Whilst most people don't actually know what LIBOR is, the headlines make for bad reading, especially with bank bashing remaining rife.
Let's face it, no one would want to be the head of a bank that is embroiled in this issue when they have to face the Treasury Select Committee this week.
The fact that he's taken this step doesn't come as a huge surprise after the resignation of the Chairman.
When it boils down to it, the banks have been playing the market for their own benefit. That is true even if all they were doing was creating the liquidity and flow to provide a lower price at which to lend money to each other.
Bob Diamond has only been CEO for a short time, but he was seen as a figure head for the overall banking sector and one of the best in his field. At least his appearance in front of the MPs should be a little easier.
Barclays shares dipped by some 4% on the open, but they have already climbed back from the lows and pushed back into positive territory.
Shares spread betting investors seem to have been quick to brush the issue aside, however we now have to consider the ramifications for the other banks under investigation.
How far will the scandal go from here? Barclays is likely to be just the first of many banks to be fined and so there will be several nervous CEOs out there.
The FTSE had been called to open some 15 points higher but the banking sector initially dragged us lower following the news of Diamond's resignation. Nevertheless, those early losses have now been reversed and the index is currently up by 10 points.
Yesterday, the market closed right on its near-term resistance levels and is testing them again this morning.

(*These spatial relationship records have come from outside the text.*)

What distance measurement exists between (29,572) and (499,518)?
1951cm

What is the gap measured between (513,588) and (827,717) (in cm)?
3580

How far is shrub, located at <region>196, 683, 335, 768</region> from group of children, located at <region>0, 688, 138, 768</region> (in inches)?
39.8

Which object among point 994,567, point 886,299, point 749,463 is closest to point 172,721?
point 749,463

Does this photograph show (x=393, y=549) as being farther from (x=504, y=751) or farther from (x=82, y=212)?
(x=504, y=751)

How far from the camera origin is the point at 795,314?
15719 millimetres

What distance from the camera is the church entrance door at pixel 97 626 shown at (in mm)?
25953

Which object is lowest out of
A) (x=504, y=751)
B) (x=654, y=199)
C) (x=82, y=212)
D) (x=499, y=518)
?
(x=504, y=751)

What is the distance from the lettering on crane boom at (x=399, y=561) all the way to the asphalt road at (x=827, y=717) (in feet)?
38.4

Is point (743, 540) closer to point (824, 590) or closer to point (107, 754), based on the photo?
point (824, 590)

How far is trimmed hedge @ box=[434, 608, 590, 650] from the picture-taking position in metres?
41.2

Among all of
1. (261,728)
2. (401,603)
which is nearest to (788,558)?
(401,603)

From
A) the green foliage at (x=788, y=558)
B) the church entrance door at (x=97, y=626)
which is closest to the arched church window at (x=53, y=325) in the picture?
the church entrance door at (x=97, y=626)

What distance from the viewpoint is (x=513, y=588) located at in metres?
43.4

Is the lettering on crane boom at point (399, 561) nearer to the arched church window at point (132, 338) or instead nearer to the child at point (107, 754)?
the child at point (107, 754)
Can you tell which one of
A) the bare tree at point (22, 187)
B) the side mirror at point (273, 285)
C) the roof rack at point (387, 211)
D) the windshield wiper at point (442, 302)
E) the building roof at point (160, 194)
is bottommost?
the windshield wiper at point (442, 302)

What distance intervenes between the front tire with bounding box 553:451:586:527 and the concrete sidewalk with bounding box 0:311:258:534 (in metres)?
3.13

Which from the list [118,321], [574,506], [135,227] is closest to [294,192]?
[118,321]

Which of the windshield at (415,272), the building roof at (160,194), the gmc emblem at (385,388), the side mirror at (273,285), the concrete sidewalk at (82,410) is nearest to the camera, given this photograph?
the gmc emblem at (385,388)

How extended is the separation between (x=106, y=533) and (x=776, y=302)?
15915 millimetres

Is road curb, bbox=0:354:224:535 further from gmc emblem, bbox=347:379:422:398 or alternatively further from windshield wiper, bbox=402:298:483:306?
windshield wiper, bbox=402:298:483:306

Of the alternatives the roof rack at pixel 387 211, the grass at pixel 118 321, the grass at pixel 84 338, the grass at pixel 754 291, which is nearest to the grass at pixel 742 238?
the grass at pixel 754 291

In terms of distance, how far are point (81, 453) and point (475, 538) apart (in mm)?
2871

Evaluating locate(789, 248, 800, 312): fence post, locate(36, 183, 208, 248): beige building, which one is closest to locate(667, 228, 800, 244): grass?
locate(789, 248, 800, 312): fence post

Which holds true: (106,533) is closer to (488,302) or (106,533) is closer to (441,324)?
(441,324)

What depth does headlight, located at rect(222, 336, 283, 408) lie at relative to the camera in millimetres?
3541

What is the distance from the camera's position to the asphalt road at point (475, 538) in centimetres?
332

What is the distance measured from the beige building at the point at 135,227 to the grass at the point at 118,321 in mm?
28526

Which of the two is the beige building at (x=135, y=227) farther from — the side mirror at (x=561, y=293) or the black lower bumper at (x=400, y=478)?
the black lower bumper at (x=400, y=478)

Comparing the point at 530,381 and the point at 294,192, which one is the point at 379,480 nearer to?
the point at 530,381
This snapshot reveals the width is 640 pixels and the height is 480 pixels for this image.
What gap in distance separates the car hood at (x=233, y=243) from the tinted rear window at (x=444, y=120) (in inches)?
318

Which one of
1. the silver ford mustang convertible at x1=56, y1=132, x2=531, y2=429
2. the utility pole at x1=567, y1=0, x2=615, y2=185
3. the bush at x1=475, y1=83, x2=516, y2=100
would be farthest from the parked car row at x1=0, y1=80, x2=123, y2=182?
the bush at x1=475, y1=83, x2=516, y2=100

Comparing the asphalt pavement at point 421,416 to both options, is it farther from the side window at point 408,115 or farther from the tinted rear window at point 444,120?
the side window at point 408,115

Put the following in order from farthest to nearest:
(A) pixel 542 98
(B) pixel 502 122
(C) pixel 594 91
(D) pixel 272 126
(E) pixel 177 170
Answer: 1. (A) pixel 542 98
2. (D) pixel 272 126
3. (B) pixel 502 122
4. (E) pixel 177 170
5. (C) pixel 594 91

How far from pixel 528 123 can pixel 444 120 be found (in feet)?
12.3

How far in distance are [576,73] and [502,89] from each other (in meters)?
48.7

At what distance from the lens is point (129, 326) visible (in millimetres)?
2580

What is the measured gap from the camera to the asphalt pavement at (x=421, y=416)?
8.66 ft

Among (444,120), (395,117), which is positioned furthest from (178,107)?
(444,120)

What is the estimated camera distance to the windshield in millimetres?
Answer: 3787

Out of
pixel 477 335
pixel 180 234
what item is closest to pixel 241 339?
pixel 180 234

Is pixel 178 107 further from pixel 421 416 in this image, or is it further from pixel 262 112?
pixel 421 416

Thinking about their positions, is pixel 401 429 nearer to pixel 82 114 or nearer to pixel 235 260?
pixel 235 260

The bulls will be hoping that a move above 5650 will open the way for 5715 and then 5760. On the downside, support is at 5615, 5585 and then 5540.
Whilst the economic data has not exactly excelled recently, there has been the odd glimmer of hope.
Yesterday's UK manufacturing PMI, whilst it was still pointing to contraction, did come in higher-than-expected. We also saw a couple of slightly higher-than-expected Chinese PMI numbers which have given metal prices a little boost.
For the UK, the PMI surveys have been consistently pointing to an economy that is in much better shape than the official GDP figures suggest. Therefore, it seems that businesses are busy making their orders and feeling a little more confident, but this is yet to filter down into the wider economy.
Today will the UK's construction PMI number. The construction sector has been a real drag on GDP lately, but today's figure is expected to improve.
The US dollar benefited from renewed safe haven demand yesterday, as weak manufacturing data triggered fresh concerns of a slowdown in global economic growth.
The resulting move saw the euro fall 71 points against the dollar, with the pair dropping to $1.2585.
Investors that are spread betting on forex should note that the ECB is expected to lower interest rates by 25 basis points during Thursday's meeting. This is expected to be part of the central bank's strategy to deal with the sovereign debt crisis.
The gold market fell back to $1596.9 yesterday, driven lower by a stronger dollar and slightly weaker US equities.
Commodity investors are wondering whether the EU has done enough to remove some of the immediate concerns or whether the ECB's expected rate cut will actually satisfy the markets.
Nymex crude oil prices lost $0.90 yesterday, closing at $83.75, as optimism regarding the EU's plan was quickly replaced by worries of another dip into recession.
By and large, yesterday's manufacturing data from around the world was disappointing and so this weighed on the energy markets.
It also seems that the ongoing Iranian threats to close the Strait of Hormuz were pushed to the back of traders' minds as they provided limited support.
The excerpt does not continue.